A second misperception is that his father dictated every move of consequence. In reality, JFK was his own master at key points in his life, from 1939-40 onward. Much more than his older brother Joe Junior, he proved willing to distinguish himself from the father, to see the world differently, to see politics differently.

 

And to Joe Senior’s credit, he always insisted on the right of Jack and the other children to chart their own course in life, including with respect to their worldview and their career choice.

 

Then of course there are claims about JFK that my book affirms: for example, that he was a womanizer; that he had charm in abundance, and was self-possessed; that he had a self-deprecating and highly developed sense of humor.

 

Q: How would you describe the relationship between JFK and his parents, and between JFK and Jackie?

 

A: The Kennedys were a large and close-knit Irish Catholic family, idiosyncratic in some ways and not in others, and, by the late 1920s, extremely wealthy.

 

Jack was a devoted son. His father was the more dominant parental figure, but Jack inherited some of his most important traits from his mother Rose—he took after her more than he took after Joe Senior, inheriting her reticence, her international sensibility, her love of history and the written word.

 

Though deeply loyal to his father, he didn’t always trust his judgments, especially in the areas of political strategy and tactics. He also saw a more crowded and complex world than did the older man, and had a much greater feel for the intangibles in global affairs.

 

As for Jack and Jackie, their marriage was often fraught, especially in the early years. He loved her, and she loved him—notwithstanding the differences between them, they also had important traits in common.
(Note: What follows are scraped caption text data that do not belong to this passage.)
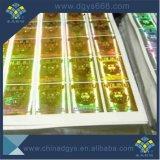 De Holografische Zelfklevende Sticker van de laser met het Ontwerp van de Douane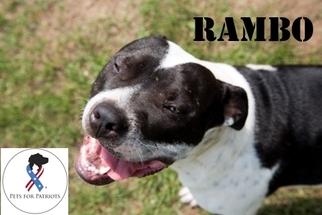 American Bulldog-American Staffordshire Terrier Mix Dog For Adoption in Belleville, MI, USA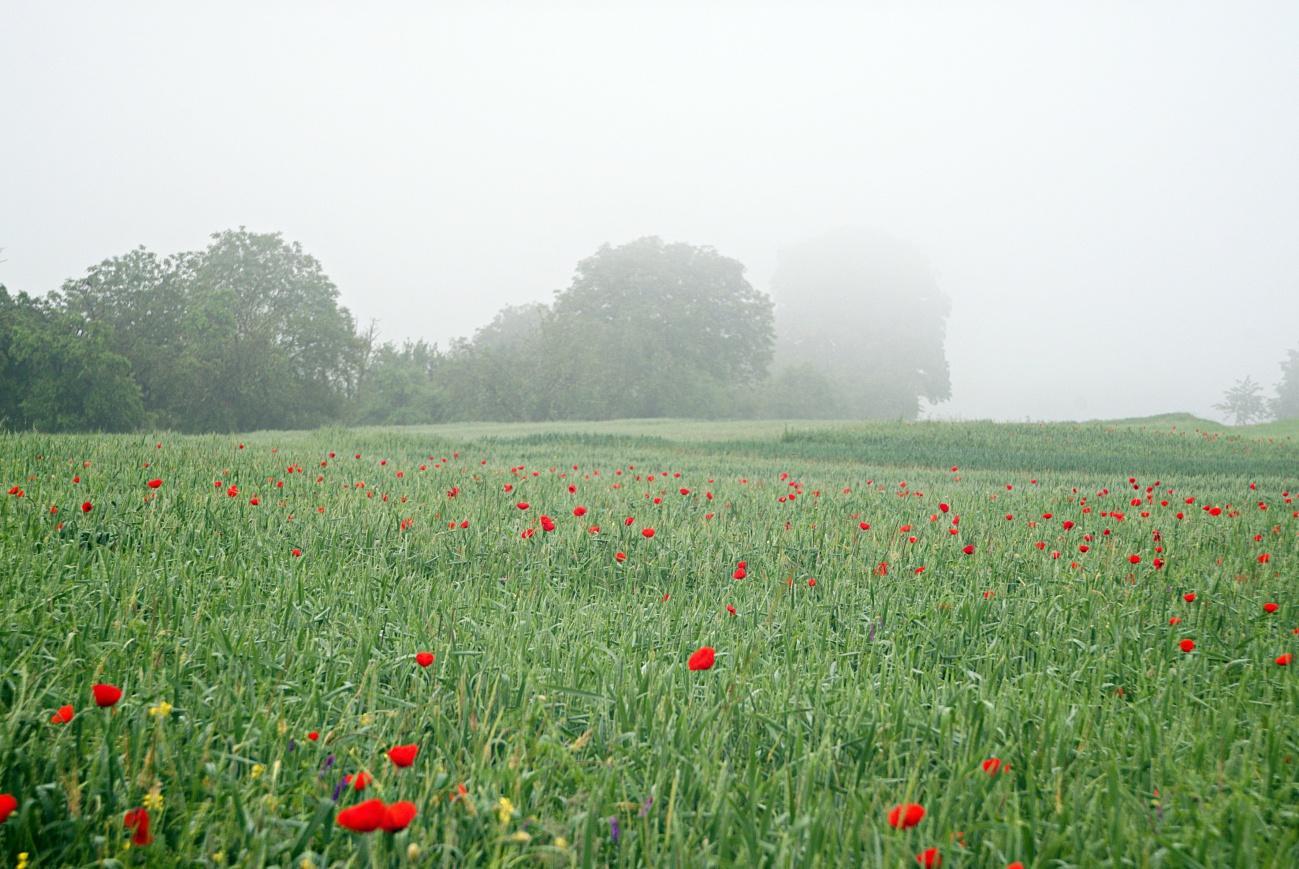 Zum Tagesabschluss — Bild  des Tages #101 — Lutherlinde im Nebel
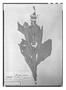 Field Museum photo negatives collection; Paris specimen of Monnina pilosa Kunth, Ecuador, F. W. H. A. von Humboldt, Type [status unknown], P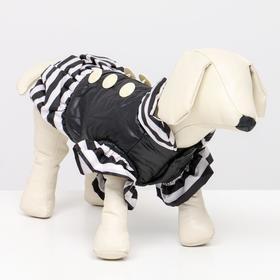 Курточка для собак с воланами,размер 6 (ДС 43,ОШ 44, ОГ 60 см), чёрная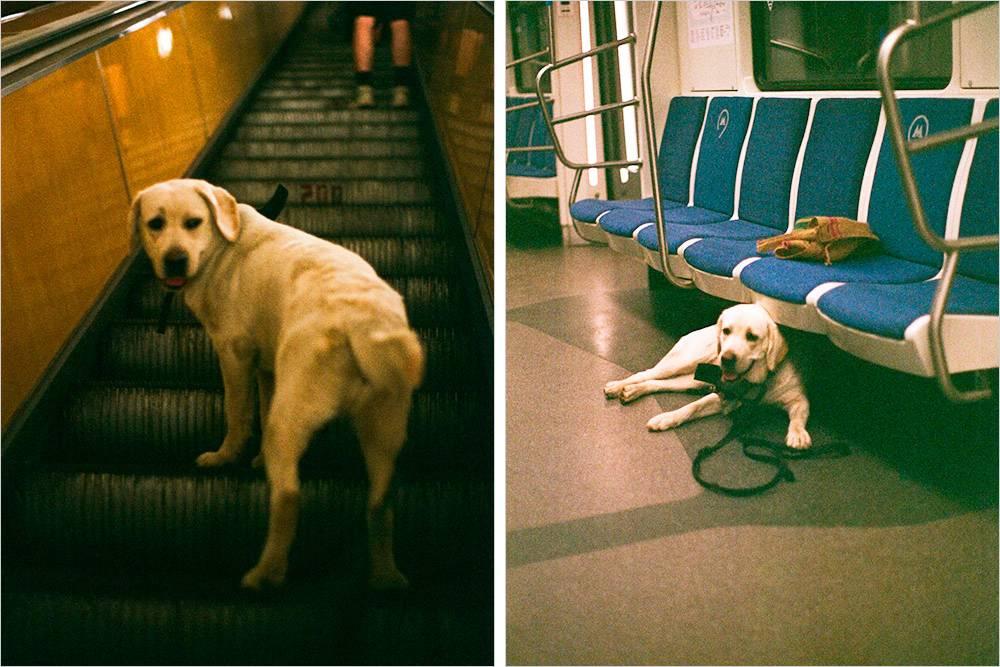В метро Марго чувствовала себя спокойно, но сходить с эскалатора боялась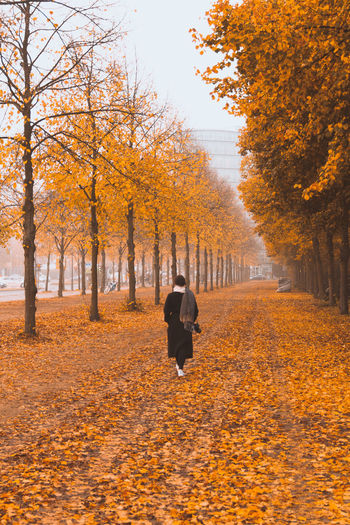 Berlin Herbst Autumn Autumn Collection Change Day Full Length Leaf Leisure Activity Lifestyles Motion Nature One Person Orange Color Outdoors Plant Plant Part Real People Rear View The Way Forward Tree Treelined Walking
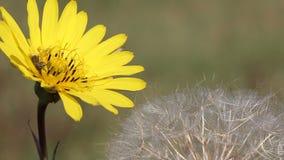 Bee on yellow dandelion stock video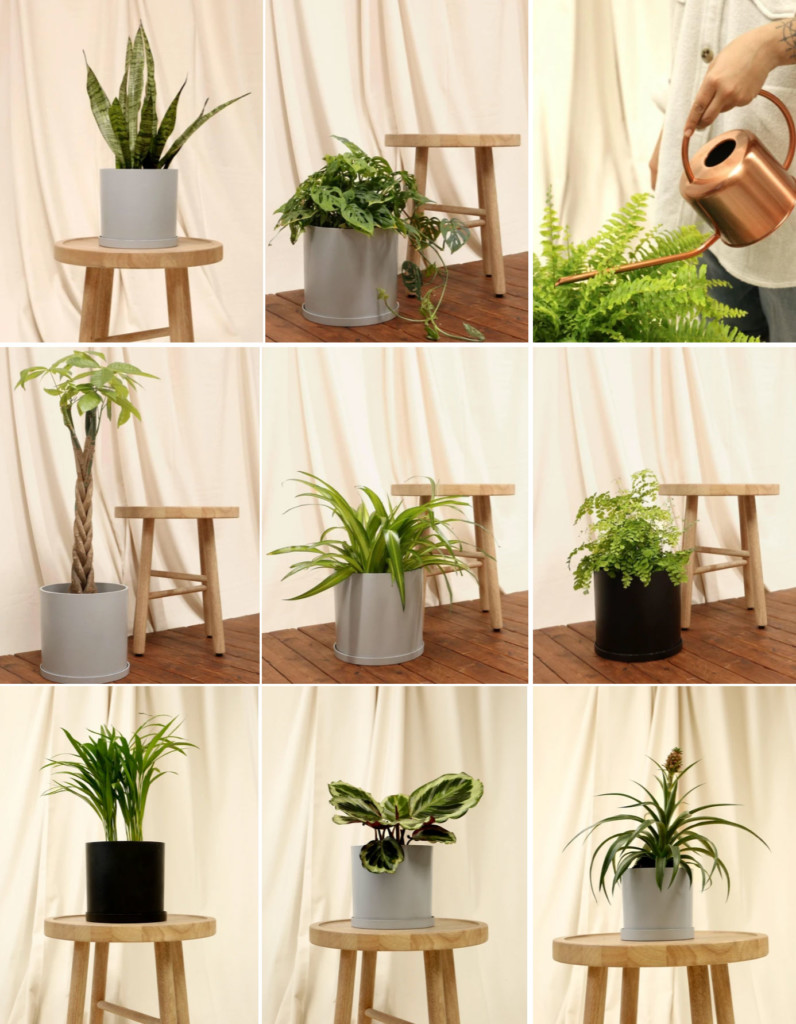 pre-potted plants Tranquility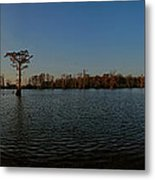 Lonely In The Middle Metal Print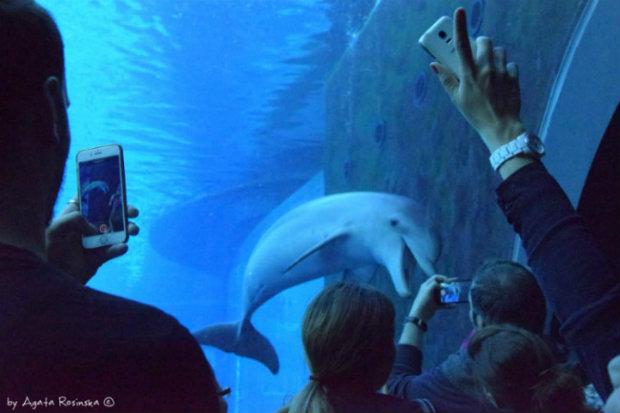 Gdzie znajduje się największe oceanarium we Włoszech?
And they admired each another, which I think is key in any successful marriage.

 

But in the period covered by this volume (through 1956), he cheated on her frequently, and his work could be all-consuming. Jackie was alone for long stretches.

 

If it can be said that JFK followed in his father’s footsteps in these areas, it’s also insufficient as an explanation: after all, if he could separate himself from the old man in other areas of his life, it stands to reason he could have done so here as well.

 

Q: This is the first in a two-volume biography--can you say more about the second book?

 

A: Well, I can tell you the research is fascinating. At the moment I’m somewhat stymied, as the archives have been shuttered for the better part of a year. But I’m doing what I can, and hope to be back mucking around in manuscript boxes before too long.

 

The second volume will cover the final seven years of Kennedy’s life, when so much happens—for him and for the world. I hope readers find the material as absorbing and as revelatory as I do.

 

Q: Anything else we should know?

 

A: Yes, that I’m most grateful for this opportunity to speak with you!